Sierra and I are sitting at a table in Panera Bread next to
a window, sipping our sweet smoothies slowly. On the other side of the glass,
sitting under the blazing sun just feet away from us, there are two women with
giant salad bowls talking animatedly to each other. They look so carefree,
their pearl white teeth practically glinting as they smile broadly at each
other. Sierra and I have just been having a long conversation about some of the
biggest things we struggle with in our lives. Sierra stares down at the table
gravely and says,
“We are just so far from having it all together aren’t we?”
I nod and grunt a wordless agreement. Sierra pauses
thoughtfully, then lifts her head and looks at me straight on.
“But isn’t it great how God can use us anyway?”

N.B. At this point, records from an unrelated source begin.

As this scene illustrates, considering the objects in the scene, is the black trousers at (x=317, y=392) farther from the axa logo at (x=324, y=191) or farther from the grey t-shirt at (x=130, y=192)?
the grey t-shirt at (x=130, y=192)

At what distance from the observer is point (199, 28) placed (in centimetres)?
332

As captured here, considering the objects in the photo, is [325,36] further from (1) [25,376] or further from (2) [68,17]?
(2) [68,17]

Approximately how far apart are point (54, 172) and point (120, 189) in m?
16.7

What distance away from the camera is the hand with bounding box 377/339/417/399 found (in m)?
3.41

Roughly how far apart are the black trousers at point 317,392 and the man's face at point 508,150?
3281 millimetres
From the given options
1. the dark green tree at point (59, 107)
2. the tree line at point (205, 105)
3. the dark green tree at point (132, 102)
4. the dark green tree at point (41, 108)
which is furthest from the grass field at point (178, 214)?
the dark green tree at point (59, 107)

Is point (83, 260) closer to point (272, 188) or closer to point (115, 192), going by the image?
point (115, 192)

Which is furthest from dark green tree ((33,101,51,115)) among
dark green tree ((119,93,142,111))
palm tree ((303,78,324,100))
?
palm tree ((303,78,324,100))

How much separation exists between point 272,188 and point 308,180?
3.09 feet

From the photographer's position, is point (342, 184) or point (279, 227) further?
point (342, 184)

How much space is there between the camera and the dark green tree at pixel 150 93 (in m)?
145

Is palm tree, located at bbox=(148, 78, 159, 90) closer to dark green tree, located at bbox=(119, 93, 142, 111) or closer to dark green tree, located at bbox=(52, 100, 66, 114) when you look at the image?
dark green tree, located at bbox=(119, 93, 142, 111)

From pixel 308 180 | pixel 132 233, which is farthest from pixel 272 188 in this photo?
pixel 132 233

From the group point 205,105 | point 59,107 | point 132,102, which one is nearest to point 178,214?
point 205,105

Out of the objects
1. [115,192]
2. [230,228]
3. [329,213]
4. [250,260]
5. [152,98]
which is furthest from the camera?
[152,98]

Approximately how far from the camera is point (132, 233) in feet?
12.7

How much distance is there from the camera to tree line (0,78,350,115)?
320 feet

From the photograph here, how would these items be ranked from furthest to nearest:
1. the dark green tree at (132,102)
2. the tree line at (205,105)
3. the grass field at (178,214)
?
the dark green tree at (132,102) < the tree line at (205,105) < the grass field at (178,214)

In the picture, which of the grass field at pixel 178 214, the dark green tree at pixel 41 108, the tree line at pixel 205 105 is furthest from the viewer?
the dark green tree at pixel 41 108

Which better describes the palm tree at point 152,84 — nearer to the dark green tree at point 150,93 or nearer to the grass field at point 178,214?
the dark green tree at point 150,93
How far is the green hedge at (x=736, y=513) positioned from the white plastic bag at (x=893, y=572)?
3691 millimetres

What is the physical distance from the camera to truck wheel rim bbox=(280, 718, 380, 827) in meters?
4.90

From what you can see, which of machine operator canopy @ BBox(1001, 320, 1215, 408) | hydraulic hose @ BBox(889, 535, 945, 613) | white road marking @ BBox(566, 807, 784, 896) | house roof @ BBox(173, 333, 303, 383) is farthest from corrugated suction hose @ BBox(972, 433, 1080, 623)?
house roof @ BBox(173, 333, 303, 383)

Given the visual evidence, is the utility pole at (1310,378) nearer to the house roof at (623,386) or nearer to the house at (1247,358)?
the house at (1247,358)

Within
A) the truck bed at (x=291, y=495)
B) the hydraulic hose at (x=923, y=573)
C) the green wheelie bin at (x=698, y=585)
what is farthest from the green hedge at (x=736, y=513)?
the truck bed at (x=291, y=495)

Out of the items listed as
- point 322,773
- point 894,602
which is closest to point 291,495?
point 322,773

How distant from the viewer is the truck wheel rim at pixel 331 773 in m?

Since the moment I stepped foot on that red Swaziland soil
last July, I knew I wanted to return to that country again. I knew I wanted to
go back and walk those walks through thorns and cow droppings to visit the
homesteads of my new friends. I knew I wanted to go back and squeeze little
Tanele against my chest and hear her squeaky voice mutter, “I love you!” I knew I wanted to go back to sing
and pray and laugh and cry and love the people who I knew for such a short time
yet so easily came to feel like family.
For months I said the same prayer, asking for guidance on if
I should go to Swaziland and how I should make that happen. And call me crazy,
but for months I heard the same answer:
“What are you willing to let go of?”
I started going through everything. Was it money I was
supposed to give up? Time? Possessions? I tried doing all of that, but nothing
seemed to click.
And then all at once, when I was sitting at home the night
after meeting with Sierra and a person I would never have suspected in a
million years asked how to donate to my trip, and then a few minutes later
another person asked, and then another, I realized that what I was supposed to
give up was something much simpler, but much scarier, than I had imagined.
Pride. I had to let go of pride.
I had to let go of that nasty little voice that kept leaning
in to whisper and sometimes even to yell, “You’ve got to figure out how to make
this happen. You’ve got to get this taken care of! You’ve got to do this on
your own!”
I had to let go of the idea that I could make a trip to
Swaziland happen. I had to let go of the idea that I was going to do it all
myself. I had to let go of the idea that I was even remotely close to having it
all together because I didn’t at all and I still don’t. But I think that
there’s something beautiful in knowing that, something beautiful in letting go
of the idea that my small little self is somehow so mighty and all-powerful.
When I let go of my pride and washed off the paint of
pretending to be totally independent and capable, I found out that just because
I can’t make a trip to Swaziland happen all by myself, doesn’t mean that a trip
to Swaziland can’t happen at all. Because it turns out that people exist in
this world who will spend countless hours helping you bake pies and cookies and
brownies. And even more people exist who will order those treats and will tell
their friends about them. And still even more people exist, who barely even
know you but scrape a few dollars out of their pockets to give you and then sit
down to hear your story and decide to scrape out just a few more. People exist
in the world who manage to embody the meaning of grace in the simplest ways.
And that grace is what will be carrying me to Swaziland when I cannot do it on
my own.
I have yet to reach my goal to get me on that plane and
through the journey, but every day, purely and simply because of the blessings
other people have so generously poured out onto me, I am getting closer. And
when I get back there, and stand with that blaring African sun beating down on
my head and the red dirt blowing off the ground and into my face, I will not be
alone.
I will be clinging to that grace that showed up in the form
of flour, sugar, and fruit, in a shared photo on Facebook, and in all of those
five dollar bills that added up to make a sum that seemed impossible just days
before. I will not be alone because I will be carrying with me all of the
people who helped me get there.
I may not have it all together, but I am so thankful that I
don’t have to. I have cried so many tears of gratitude for the grace that
people have shown me in the most unexpected ways.
Last year, I watched as a shirt was picked out of nearly
1,000 and I won a trip to Swaziland. I called that a miracle. But this year, I
watched as $5 turned to $15, then $50,
then $150, then $1500. And I continue to watch as treats are baked and sold and
eaten and as donations show up every day in the mail or online, and how a
neighbor knocks on the door with a check in hand even as I am writing this and
how each part of this alone seems small or insignificant but when added
together forms a miracle even more spectacular than winning a trip.
All I can really do at this point is say thank you. Thank
you for showing me the meaning of grace. Thank you for being a part of building
this miracle. Thank you for doing this with me, because I definitely do not
have it all together and I most certainly cannot do this alone.